**TEXTO CITADO**.
-------------------------

Arquivo Litúrgico

segunda-feira, 6 de dezembro de 2010

CONFIRMAR A FIDELIDADE ÀS NORMAS LITÚRGICAS COMO TESTEMUNHO DE AMOR PELA EUCARISTIA

CARDEAL JOACHIM MEISNER
Arcebispo de Colónia (Alemanha)

Na proximidade da Solenidade do «Corpo e Sangue de Cristo», é oportuno recordar a importância que o Mistério Eucarístico tem na vida da Igreja. Embora o tema desta Instrução já tenha sido tratado nestas páginas, a voz autorizada do Cardeal Meisner, Arcebispo de Colónia, escritas dentro do Ano da Eucaristia, poderá servir-nos a todos, sacerdotes e leigos, para fazer um pouco de balanço sobre o que temos feito ou poderíamos fazer ainda, tendo em conta a grandiosidade do Mistério da Fé.

-------------------------

**CONJUNTO DE DADOS**.
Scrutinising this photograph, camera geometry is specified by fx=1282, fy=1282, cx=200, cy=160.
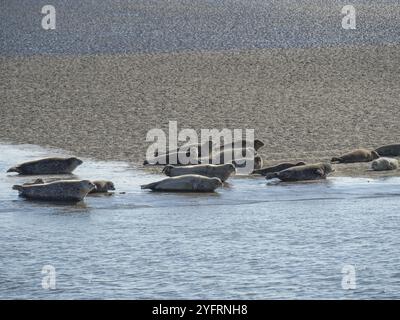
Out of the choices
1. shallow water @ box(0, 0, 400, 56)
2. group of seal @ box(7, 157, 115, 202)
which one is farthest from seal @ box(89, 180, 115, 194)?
shallow water @ box(0, 0, 400, 56)

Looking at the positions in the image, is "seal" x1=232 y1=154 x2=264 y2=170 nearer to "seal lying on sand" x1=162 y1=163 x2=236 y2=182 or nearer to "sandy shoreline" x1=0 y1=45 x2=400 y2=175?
"sandy shoreline" x1=0 y1=45 x2=400 y2=175

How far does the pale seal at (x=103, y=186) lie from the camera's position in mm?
14578

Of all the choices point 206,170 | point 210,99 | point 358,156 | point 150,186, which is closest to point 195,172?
point 206,170

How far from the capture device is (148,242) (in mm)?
12297

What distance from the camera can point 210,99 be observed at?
2225 centimetres

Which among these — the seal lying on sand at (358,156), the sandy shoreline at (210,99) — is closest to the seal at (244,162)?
the sandy shoreline at (210,99)

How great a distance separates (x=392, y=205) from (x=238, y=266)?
121 inches

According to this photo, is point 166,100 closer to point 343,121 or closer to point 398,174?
point 343,121

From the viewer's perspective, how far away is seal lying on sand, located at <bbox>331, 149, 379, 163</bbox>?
644 inches

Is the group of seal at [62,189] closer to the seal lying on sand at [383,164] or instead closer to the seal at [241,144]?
the seal at [241,144]

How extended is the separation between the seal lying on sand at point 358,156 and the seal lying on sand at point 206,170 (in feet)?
6.06

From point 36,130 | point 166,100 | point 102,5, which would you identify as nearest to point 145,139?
point 36,130

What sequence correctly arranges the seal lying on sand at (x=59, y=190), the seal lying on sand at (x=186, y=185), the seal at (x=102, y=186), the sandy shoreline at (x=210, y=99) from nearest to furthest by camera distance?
the seal lying on sand at (x=59, y=190), the seal at (x=102, y=186), the seal lying on sand at (x=186, y=185), the sandy shoreline at (x=210, y=99)

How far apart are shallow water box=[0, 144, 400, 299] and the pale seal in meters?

-------------------------

**TAREFA ESCRITA 1**. No texto sobre a fidelidade às normas litúrgicas, de que cidade é arcebispo o Cardeal Joachim Meisner?
**TAREFA ESCRITA 2**. Prossiga o texto sobre a fidelidade às normas litúrgicas a partir da sua última frase.

**RESPOSTA DO EXERCÍCIO 1**. De Colónia, na Alemanha.

**RESPOSTA DO EXERCÍCIO 2**.
1. Motivo
A 25 de Março de 2004, a Congregação para o Culto Divino e a Disciplina dos Sacramentos promulgou a Instrução Redemptionis Sacramentum. O documento foi publicado em colaboração com a Congregação para a Doutrina da Fé; ele trata das normas a serem seguidas e dos abusos a serem evitados na celebração do Sacramento da sagrada Eucaristia. A actual instrução tem a sua origem no desejo explícito do Papa, que na sua Encíclica Ecclesia de Eucharistia formulou o desejo de recordar e confirmar com amor, através de um documento adequado, a fidelidade às normas litúrgicas como testemunho de amor pela Eucaristia, «fonte e ápice de toda a vida cristã» (LG 11). A Instrução deve ser lida e interpretada à luz da Encíclica com a qual está intrinsecamente relacionada. A Eucaristia é o dom mais precioso deixado pelo Senhor à Igreja para que fosse fielmente guardado: «Fazei isto em memória de Mim», disse o Senhor quando instituiu o Sacramento, explicitando a sua vontade. Em todos os tempos, a Igreja cumpriu este mandamento com grande fidelidade e clareza. Encontra-se aqui o lugar teológico para a compreensão da nova Instrução.

A Instrução não tem novas regras litúrgicas e não tem sequer como finalidade propor uma suma das normas eclesiais sobre a sagrada Eucaristia. A sua finalidade é assumir alguns elementos das normas promulgadas e esclarecer e completar as normas já em vigor (cf. RS 2).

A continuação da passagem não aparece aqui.